Clio has taught education courses at the college level and has a Ph.D. in curriculum and instruction.
Becoming a Special Education Teacher
After completing a master's program in special education, Amanda is ready to begin her first job. She will be working as the special education teacher in an inclusive fifth grade classroom, one where students with special needs learn side-by-side with typically developing peers.
Amanda is really excited to start her job. She knows a lot about how to teach reading, writing and math to students with disabilities, and she understands their social and emotional needs as well. Amanda is also starting to think about her specific obligation to communicate with students, families, and colleagues.
She knows that professionalism, or behaving like a mature, knowledgeable expert, will be important in order for her to garner respect. She also knows that ethics, or having a moral compass to guide her work, will help make her an excellent educator.
Treating Students and Families with Dignity
One way that Amanda will show professionalism and ethics in her communication has to do with how she treats the students and families she works with. She takes this task very seriously, knowing she will treat children and families with dignity. This means remembering their full personhood in every communication.
She will also treat students and families with respect, authentic admiration for their strengths and the specific ideas they have to contribute to every communication.
One way Amanda works on this is to be sure to use first-person grammatical structures, or 'I-statements', speaking from her own point of view. She also tries to remain attentive to cultural, temperamental, and socioeconomic differences when she talks with students and families.
Amanda also understands that as a special education teacher, she has an obligation to advocate, or speak up for, her students in a variety of circumstances.
For instance, when she hears colleagues making stereotyped comments about disabilities, she firmly but respectfully corrects them. She makes sure that specialists understand her students, their needs and their learning styles, and she helps families develop advocacy skills as well.
Another aspect of ethical communication has to do with the many decisions Amanda must make each day. She knows, for example, that she must protect students' and families' confidentiality, keeping specific information private, when talking with others about their needs. For example, Amanda would not discuss her student's disabilities with friends or family members.
She also must weigh both sides of every complicated decision so that she is able to think through it morally and with a sense of perspective. For example, if Amanda is frustrated that a family has not followed up with the school psychologist for testing, she must decide whether to call them in for a mandatory meeting.
On the one hand, Amanda knows that the family is stressed, overwhelmed, and sometimes mistrustful of the school. On the other hand, she really wants to ensure that the child receives appropriate services. She thinks through both sides of the scenario carefully before making her final decision.
When Amanda is in doubt about what is the ethical decision to make, she talks it through with an advisor and asks for a little extra time in making the choice.
Becoming a Role Model
As a teacher, Amanda knows that she is automatically someone who students will look up to, and she knows that she must take her position as a role model seriously. She behaves in ways she wants to see her students behave, and she is mindful that students are watching her almost all the time throughout the school day.

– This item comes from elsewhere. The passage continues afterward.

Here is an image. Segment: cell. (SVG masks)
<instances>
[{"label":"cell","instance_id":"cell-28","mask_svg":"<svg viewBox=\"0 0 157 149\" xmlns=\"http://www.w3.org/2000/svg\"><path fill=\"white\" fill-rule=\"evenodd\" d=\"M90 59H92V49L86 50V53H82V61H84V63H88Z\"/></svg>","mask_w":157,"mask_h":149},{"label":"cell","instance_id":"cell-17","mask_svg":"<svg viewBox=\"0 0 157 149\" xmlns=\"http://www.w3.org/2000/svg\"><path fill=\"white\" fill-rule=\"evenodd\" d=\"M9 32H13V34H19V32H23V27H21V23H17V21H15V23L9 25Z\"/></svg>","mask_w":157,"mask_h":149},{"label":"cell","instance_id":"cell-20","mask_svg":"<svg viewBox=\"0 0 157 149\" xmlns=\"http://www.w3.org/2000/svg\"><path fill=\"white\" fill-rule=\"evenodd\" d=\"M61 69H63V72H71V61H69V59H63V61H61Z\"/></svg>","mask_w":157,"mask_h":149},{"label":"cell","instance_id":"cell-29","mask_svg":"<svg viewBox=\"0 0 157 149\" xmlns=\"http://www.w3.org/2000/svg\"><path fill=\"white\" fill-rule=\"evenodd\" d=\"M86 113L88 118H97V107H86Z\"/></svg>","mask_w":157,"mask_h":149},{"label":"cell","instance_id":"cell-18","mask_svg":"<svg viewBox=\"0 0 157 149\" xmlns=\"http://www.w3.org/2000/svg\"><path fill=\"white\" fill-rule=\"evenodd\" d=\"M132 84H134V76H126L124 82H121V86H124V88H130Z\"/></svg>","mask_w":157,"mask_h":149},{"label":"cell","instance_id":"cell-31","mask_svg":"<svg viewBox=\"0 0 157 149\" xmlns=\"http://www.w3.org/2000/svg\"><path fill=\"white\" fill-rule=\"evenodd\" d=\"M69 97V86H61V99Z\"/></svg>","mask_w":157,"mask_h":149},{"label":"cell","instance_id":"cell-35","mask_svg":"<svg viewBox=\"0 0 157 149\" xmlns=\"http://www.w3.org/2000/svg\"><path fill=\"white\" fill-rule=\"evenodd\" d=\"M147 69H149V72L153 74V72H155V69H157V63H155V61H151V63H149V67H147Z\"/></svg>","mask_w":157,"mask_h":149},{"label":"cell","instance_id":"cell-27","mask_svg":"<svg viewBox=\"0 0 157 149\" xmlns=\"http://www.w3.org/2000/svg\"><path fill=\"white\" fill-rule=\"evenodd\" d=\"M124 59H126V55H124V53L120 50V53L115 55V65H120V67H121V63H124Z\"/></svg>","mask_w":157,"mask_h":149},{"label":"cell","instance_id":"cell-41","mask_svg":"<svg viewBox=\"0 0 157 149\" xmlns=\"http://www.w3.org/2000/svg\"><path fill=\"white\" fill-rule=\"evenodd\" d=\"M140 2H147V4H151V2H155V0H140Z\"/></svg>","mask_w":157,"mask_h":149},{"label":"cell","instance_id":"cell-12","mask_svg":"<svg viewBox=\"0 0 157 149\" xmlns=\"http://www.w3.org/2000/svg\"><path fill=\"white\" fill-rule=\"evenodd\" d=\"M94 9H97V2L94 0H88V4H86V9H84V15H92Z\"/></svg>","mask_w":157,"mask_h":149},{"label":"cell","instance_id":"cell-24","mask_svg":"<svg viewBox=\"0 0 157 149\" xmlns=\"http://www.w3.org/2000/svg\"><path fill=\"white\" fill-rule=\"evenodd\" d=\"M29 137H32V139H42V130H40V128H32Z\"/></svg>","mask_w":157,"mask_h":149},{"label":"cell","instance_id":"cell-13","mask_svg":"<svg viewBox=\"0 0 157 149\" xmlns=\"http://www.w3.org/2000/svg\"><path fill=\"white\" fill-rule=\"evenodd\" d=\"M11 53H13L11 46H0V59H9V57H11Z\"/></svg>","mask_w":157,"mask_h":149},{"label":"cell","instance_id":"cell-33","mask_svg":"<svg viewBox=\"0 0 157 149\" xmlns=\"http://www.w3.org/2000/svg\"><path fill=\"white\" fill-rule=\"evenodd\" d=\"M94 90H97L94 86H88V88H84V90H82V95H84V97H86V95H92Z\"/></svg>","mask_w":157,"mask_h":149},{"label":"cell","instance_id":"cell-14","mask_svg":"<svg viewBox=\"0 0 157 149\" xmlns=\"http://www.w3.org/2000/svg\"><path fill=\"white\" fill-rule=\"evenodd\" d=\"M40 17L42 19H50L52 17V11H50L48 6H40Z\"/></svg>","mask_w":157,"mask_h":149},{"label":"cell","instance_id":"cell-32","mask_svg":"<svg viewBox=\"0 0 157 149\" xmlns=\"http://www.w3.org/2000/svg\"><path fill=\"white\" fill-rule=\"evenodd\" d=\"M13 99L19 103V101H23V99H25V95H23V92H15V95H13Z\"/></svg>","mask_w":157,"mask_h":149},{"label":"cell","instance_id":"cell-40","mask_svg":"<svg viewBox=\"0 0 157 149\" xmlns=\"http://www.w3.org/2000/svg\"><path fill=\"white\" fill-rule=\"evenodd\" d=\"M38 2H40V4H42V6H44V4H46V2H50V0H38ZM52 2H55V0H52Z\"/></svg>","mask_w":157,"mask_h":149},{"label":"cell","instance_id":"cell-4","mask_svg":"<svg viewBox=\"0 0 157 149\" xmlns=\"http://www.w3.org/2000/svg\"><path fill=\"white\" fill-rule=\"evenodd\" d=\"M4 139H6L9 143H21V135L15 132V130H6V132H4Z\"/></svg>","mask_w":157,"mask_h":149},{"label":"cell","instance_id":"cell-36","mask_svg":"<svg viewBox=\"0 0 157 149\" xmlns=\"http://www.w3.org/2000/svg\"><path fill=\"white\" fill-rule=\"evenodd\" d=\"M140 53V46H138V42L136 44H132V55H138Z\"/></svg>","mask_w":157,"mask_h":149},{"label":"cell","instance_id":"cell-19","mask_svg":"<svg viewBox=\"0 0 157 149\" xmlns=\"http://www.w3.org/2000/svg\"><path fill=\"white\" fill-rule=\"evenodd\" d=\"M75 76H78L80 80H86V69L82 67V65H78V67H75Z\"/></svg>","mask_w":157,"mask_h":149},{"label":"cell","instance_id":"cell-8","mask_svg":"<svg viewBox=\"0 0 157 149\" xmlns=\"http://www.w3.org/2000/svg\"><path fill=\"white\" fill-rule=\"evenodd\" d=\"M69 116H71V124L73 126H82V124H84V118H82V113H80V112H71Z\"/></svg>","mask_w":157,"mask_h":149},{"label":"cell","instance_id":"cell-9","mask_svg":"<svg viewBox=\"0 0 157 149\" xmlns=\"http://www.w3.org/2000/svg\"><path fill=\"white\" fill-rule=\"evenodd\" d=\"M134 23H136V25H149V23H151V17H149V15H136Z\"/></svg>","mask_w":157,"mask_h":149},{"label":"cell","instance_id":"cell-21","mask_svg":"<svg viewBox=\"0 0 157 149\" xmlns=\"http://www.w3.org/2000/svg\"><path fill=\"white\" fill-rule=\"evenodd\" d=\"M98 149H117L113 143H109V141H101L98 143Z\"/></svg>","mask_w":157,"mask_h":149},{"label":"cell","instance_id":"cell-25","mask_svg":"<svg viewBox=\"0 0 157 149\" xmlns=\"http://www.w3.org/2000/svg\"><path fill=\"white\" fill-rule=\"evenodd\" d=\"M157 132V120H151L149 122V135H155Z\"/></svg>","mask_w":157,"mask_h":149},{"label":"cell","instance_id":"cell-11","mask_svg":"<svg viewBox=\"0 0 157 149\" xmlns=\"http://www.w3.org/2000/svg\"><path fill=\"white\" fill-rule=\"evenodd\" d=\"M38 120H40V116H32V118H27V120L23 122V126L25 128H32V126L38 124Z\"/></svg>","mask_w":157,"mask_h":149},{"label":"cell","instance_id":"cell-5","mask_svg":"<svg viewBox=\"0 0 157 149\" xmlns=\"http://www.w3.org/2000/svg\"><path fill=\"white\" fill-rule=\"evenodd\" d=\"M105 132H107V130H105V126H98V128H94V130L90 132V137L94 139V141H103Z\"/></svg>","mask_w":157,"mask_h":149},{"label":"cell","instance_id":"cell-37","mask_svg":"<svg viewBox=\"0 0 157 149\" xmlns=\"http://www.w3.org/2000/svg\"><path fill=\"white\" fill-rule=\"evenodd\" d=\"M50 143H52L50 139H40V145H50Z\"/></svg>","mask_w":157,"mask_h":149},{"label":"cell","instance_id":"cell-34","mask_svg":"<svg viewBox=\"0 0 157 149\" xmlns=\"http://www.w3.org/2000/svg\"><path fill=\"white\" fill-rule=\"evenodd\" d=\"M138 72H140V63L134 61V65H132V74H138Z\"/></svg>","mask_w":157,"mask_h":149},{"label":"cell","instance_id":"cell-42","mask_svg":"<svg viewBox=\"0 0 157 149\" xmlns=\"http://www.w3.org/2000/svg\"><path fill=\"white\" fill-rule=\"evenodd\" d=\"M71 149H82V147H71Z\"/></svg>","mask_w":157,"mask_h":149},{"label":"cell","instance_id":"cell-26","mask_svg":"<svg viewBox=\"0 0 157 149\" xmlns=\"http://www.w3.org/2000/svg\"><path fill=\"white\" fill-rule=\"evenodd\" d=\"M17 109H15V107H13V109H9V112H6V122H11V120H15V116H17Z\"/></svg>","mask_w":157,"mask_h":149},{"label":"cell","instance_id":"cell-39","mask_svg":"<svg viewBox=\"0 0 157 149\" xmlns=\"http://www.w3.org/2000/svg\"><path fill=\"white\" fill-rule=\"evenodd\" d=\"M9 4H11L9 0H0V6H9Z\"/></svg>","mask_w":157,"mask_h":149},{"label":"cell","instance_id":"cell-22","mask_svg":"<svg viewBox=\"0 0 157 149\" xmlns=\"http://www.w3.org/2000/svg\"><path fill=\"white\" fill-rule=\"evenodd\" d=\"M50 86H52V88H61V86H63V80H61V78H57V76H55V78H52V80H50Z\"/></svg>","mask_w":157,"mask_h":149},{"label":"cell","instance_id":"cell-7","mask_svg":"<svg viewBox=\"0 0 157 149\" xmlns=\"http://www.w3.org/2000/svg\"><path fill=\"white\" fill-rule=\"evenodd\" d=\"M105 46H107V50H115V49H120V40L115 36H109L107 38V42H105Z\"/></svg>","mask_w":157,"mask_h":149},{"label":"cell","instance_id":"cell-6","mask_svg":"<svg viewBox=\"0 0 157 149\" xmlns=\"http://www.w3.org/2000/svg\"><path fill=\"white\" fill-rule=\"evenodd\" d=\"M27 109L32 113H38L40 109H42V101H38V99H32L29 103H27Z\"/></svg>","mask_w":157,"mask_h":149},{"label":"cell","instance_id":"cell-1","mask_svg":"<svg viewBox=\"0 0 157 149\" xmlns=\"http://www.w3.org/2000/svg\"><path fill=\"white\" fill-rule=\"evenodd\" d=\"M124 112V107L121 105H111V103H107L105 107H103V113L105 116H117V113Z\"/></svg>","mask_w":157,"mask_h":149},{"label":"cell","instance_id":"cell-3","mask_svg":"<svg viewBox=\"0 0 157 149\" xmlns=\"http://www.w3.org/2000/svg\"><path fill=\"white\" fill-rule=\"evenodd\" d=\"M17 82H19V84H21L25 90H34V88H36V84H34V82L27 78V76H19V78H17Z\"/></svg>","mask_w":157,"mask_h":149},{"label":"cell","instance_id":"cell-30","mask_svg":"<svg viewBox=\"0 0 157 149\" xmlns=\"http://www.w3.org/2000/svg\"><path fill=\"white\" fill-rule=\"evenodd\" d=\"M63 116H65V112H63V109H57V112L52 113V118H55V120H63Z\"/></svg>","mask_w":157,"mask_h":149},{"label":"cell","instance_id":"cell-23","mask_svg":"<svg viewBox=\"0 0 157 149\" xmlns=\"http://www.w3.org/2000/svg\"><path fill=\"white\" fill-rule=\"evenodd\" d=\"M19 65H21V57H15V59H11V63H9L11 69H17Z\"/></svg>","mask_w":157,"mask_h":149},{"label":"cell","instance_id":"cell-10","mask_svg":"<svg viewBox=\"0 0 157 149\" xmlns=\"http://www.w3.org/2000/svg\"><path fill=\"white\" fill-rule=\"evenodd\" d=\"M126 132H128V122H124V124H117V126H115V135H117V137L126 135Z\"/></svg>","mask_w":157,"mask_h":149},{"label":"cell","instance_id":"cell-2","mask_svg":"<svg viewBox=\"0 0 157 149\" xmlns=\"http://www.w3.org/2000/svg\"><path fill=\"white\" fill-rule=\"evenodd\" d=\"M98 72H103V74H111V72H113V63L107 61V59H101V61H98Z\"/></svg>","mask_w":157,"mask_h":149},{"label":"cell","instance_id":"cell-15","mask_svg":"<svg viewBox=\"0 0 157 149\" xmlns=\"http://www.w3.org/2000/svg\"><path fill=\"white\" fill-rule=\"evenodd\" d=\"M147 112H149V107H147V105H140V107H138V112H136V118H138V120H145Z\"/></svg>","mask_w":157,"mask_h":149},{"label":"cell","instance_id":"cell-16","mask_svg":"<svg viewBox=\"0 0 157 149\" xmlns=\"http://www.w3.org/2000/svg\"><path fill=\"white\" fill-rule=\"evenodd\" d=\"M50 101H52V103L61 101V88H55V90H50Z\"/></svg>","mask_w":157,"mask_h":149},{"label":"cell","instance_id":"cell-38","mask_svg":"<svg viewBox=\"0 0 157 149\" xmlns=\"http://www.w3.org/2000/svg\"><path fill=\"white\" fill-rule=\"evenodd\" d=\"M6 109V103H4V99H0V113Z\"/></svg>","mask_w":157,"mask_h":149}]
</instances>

Amanda also knows that being a role model means encouraging students to become teachers, too. Once they understand their own learning styles, they are better equipped to help others. Their admiration and respect for Amanda might encourage them to pursue careers in education.
Accurate, Timely Reporting
Lastly, Amanda understands that her obligations to comply with special education laws and procedures have a lot to do with her overall professionalism. She makes sure to maintain meticulous, well-organized records. She reports all necessary information, schedules IEP meetings on time, and follows up with assessors and ancillary service providers. Families deeply appreciate Amanda's organization and accuracy in her record-keeping and reporting.
Becoming a special education teacher is about more than teaching students to read, write and do math, you also have an obligation to comport yourself with professionalism and to model ethical behavior in the classroom and beyond.
As you work toward these goals, think about what you do to treat all students and families with dignity and respect. Work on advocating for your students in the school and the broader community.
Pay attention to the ethics involved in the multiple decisions you must make each day as a teacher, and remember your unique opportunity to be a role model for students. Finally, keep organized records and make sure you report student progress and results in a timely, helpful manner.